EXERCISE PASSAGE |
--- START ---
The HPSPLIT Procedure

PROC HPSPLIT Features

The main features of the HPSPLIT procedure are as follows:

  • provides a variety of methods of splitting nodes, including criteria based on impurity (entropy, Gini index, residual sum of squares) and criteria based on statistical tests (chi-square, F test, CHAID, FastCHAID)

  • provides a computationally efficient strategy for generating candidate splits

  • provides the cost-complexity, C4.5, and reduced-error methods of pruning trees

  • supports the use of cross validation and validation data for selecting the best subtree

  • provides various methods of handling missing values, including surrogate rules

  • creates tree diagrams, plots for cost-complexity analysis, and plots of ROC curves

  • computes statistics for assessing model fit, including model-based (resubstitution) statistics and cross validation statistics

  • computes measures of variable importance

  • produces a file that contains SAS DATA step code for scoring new data

  • produces a file that contains node rules

  • provides an output data set with leaf assignments and predicted values for observations

The HPSPLIT procedure uses ODS Graphics to create plots as part of its output. For general information about ODS Graphics, see Chapter 21: Statistical Graphics Using ODS in SAS/STAT 14.1 User's Guide. For specific information about the statistical graphics available with the HPSPLIT procedure, see the PLOTS options in the PROC HPSPLIT statement and the section ODS Graphics.

Because the HPSPLIT procedure is a high-performance analytical procedure, it also does the following:

  • enables you to run in distributed mode on a cluster of machines that distribute the data and the computations

  • enables you to run in single-machine mode on the server where SAS is installed

  • exploits all available cores and concurrent threads, regardless of execution mode

For more information, see the section Processing Modes.
--- END ---
Stored items from a collection:
--- START ---
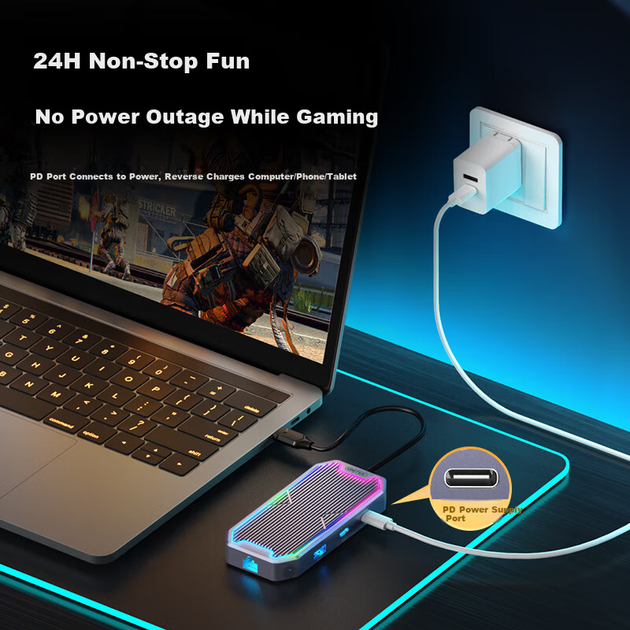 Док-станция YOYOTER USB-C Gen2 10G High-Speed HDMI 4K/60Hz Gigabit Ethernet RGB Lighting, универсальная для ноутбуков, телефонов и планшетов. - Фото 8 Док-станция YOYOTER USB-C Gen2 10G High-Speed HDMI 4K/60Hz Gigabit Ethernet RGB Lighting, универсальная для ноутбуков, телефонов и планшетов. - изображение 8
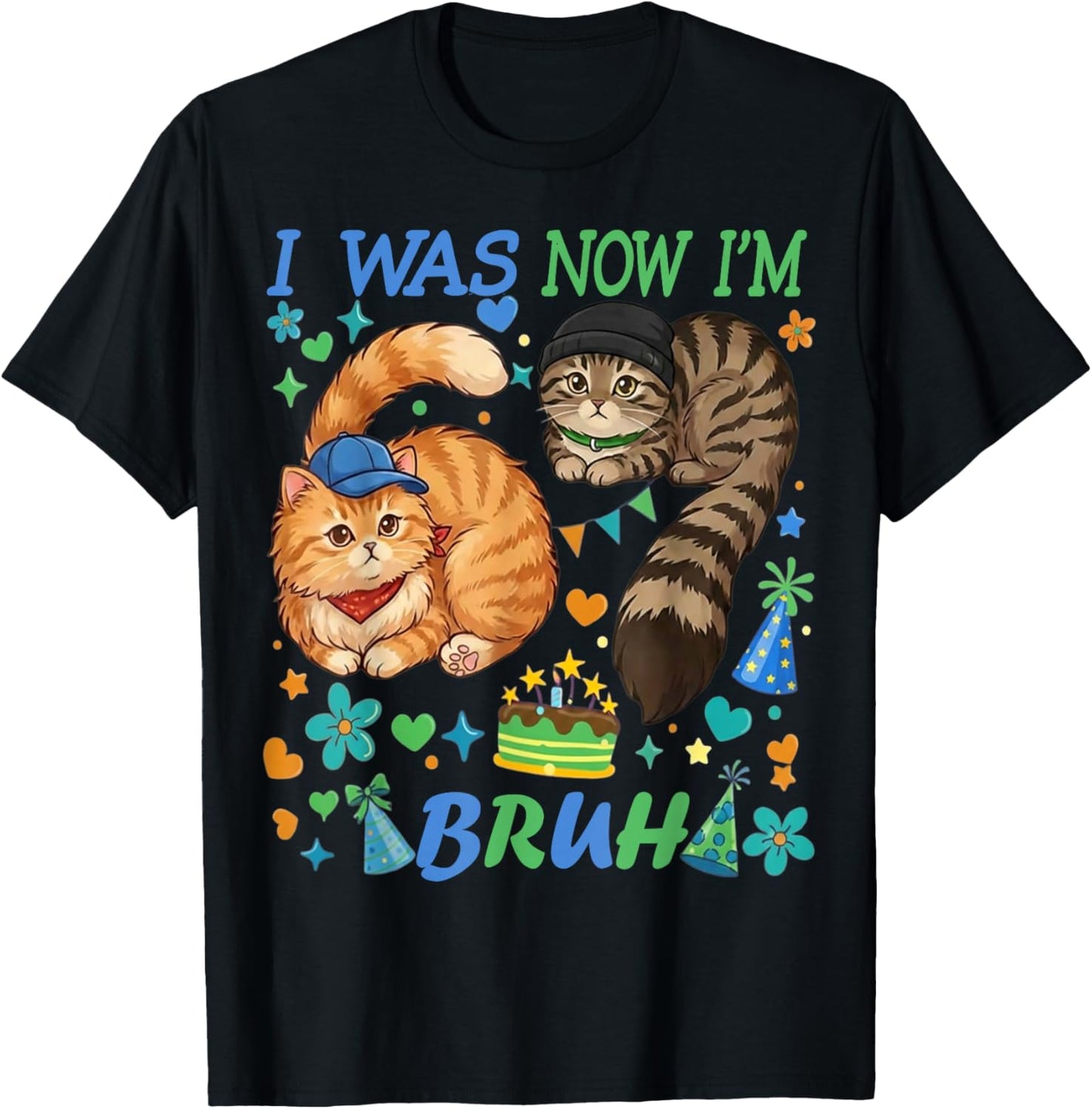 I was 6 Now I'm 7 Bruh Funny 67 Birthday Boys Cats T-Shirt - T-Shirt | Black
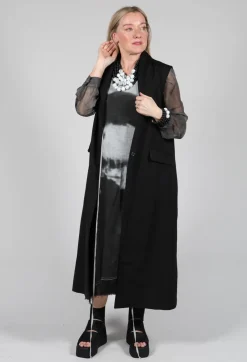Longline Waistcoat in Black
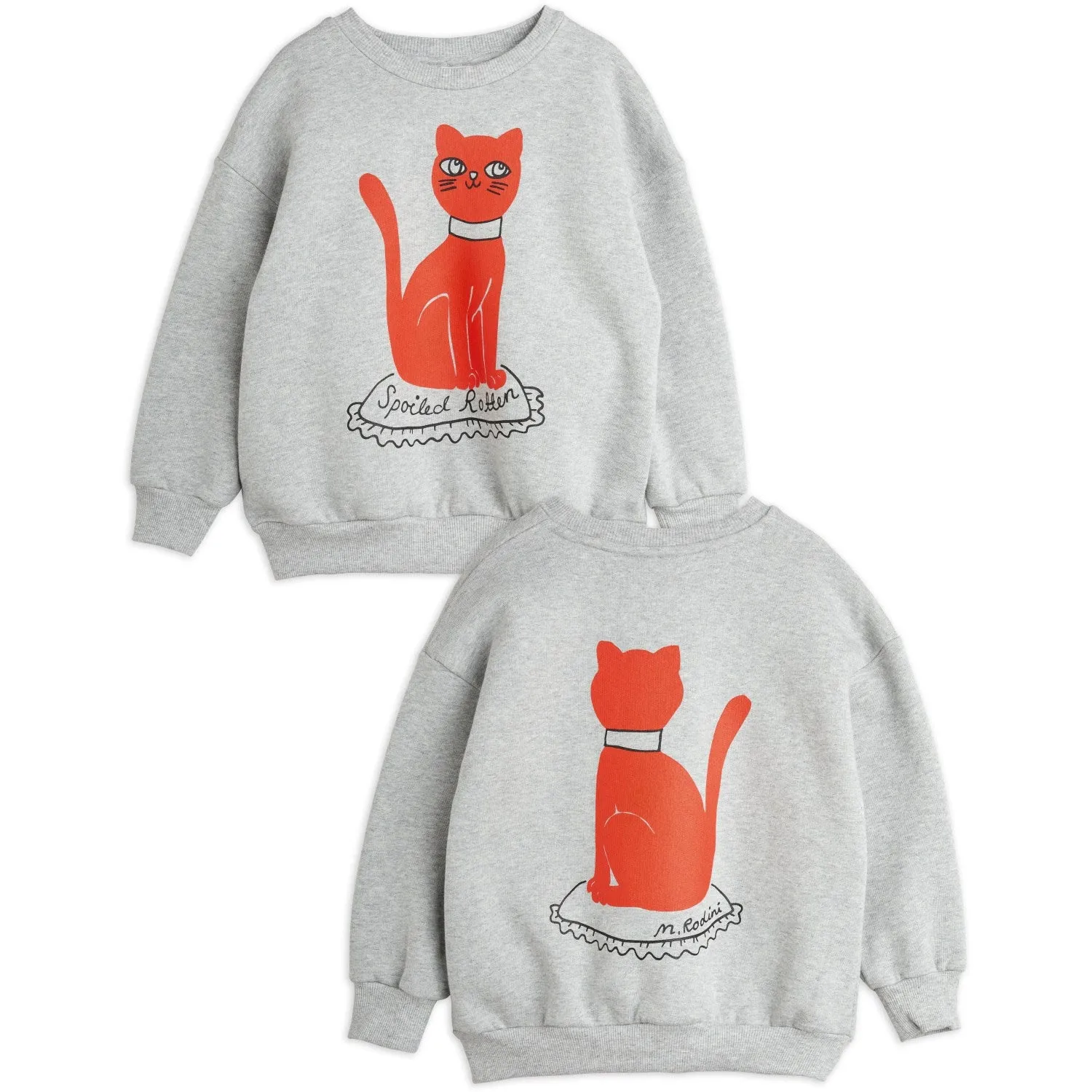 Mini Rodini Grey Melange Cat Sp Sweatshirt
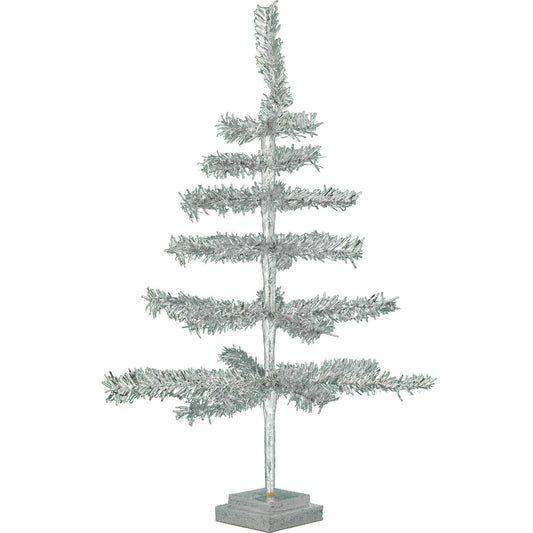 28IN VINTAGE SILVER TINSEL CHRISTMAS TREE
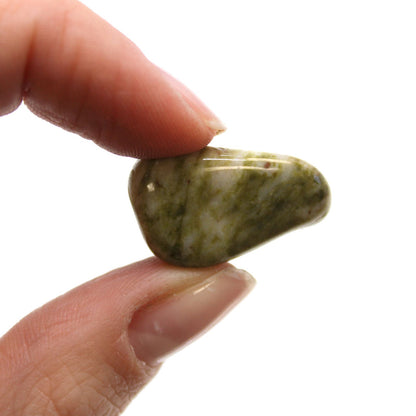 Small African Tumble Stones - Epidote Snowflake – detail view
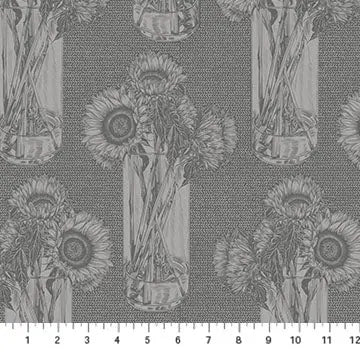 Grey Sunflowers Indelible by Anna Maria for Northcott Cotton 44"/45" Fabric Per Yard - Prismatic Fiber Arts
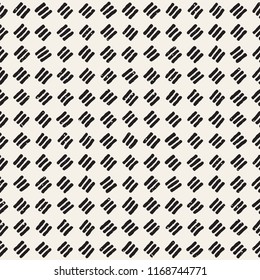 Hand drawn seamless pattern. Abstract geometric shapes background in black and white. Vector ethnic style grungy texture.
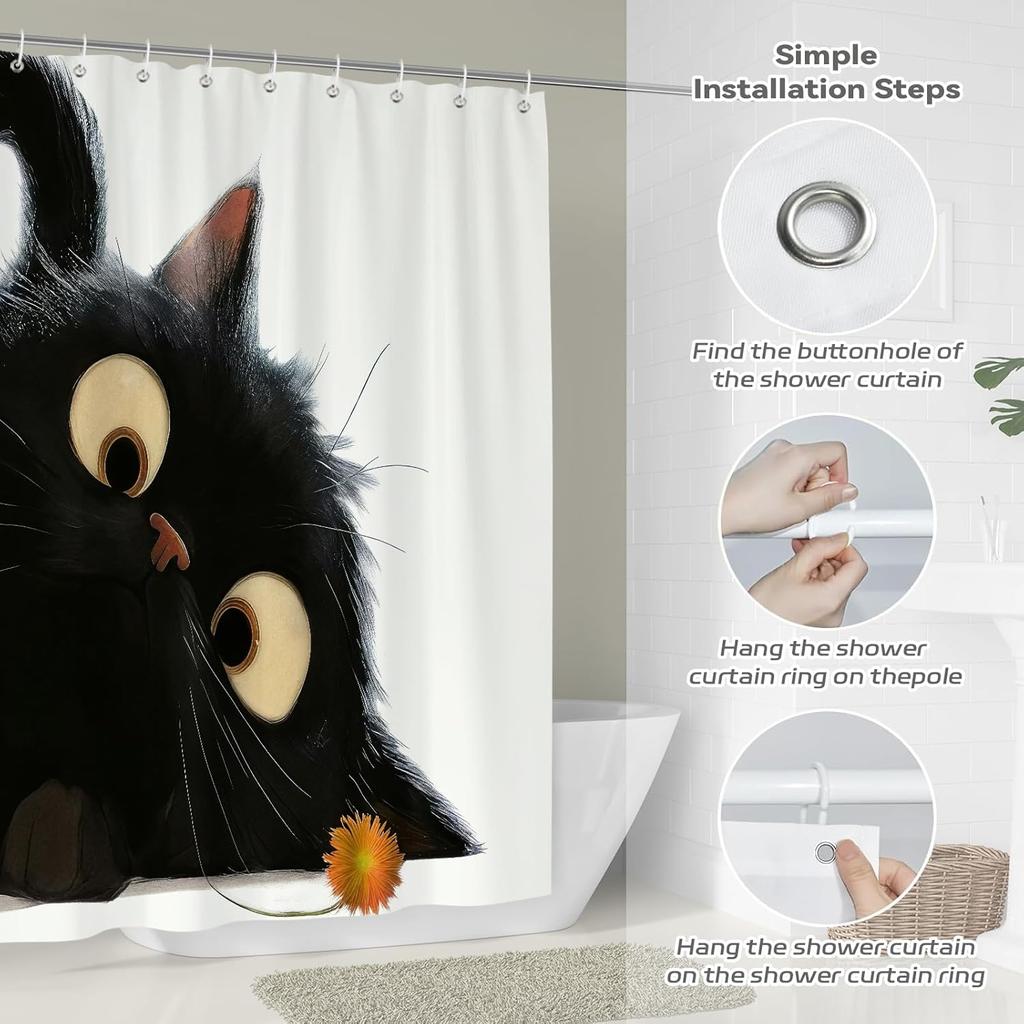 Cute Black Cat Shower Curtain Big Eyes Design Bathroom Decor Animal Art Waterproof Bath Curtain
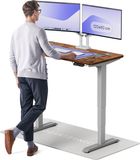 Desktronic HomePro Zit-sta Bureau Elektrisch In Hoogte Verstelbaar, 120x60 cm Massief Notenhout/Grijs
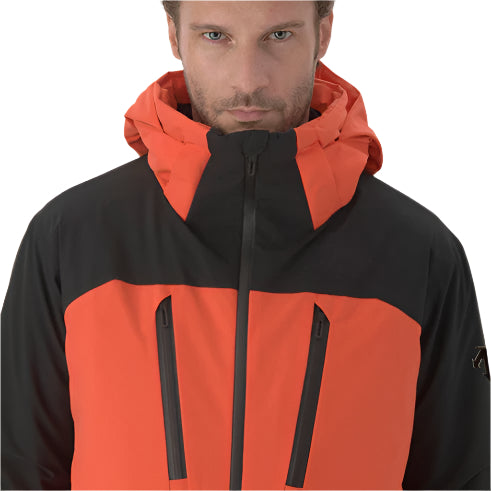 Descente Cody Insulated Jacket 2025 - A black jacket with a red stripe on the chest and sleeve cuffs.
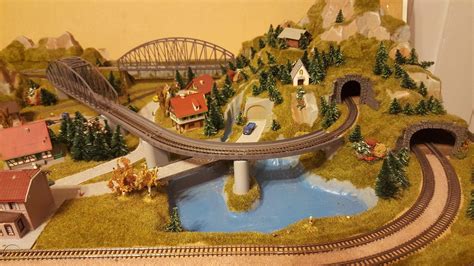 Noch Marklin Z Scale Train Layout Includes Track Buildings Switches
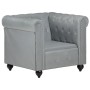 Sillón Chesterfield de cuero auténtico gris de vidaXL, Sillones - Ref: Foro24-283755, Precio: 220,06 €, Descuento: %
--- END ---
PROBLEMS AND TASKS |
1 – Rewrite the HPSPLIT procedure text starting at "The HPSPLIT procedure uses" and ending at "section Processing Modes.", changing "single-machine mode" to "standalone mode".
2 – What methods of pruning trees does the HPSPLIT procedure text list?

SOLUTIONS IN ORDER |
1 –
The HPSPLIT procedure uses ODS Graphics to create plots as part of its output. For general information about ODS Graphics, see Chapter 21: Statistical Graphics Using ODS in SAS/STAT 14.1 User's Guide. For specific information about the statistical graphics available with the HPSPLIT procedure, see the PLOTS options in the PROC HPSPLIT statement and the section ODS Graphics.

Because the HPSPLIT procedure is a high-performance analytical procedure, it also does the following:

  • enables you to run in distributed mode on a cluster of machines that distribute the data and the computations

  • enables you to run in standalone mode on the server where SAS is installed

  • exploits all available cores and concurrent threads, regardless of execution mode

For more information, see the section Processing Modes.

2 – The cost-complexity, C4.5, and reduced-error methods.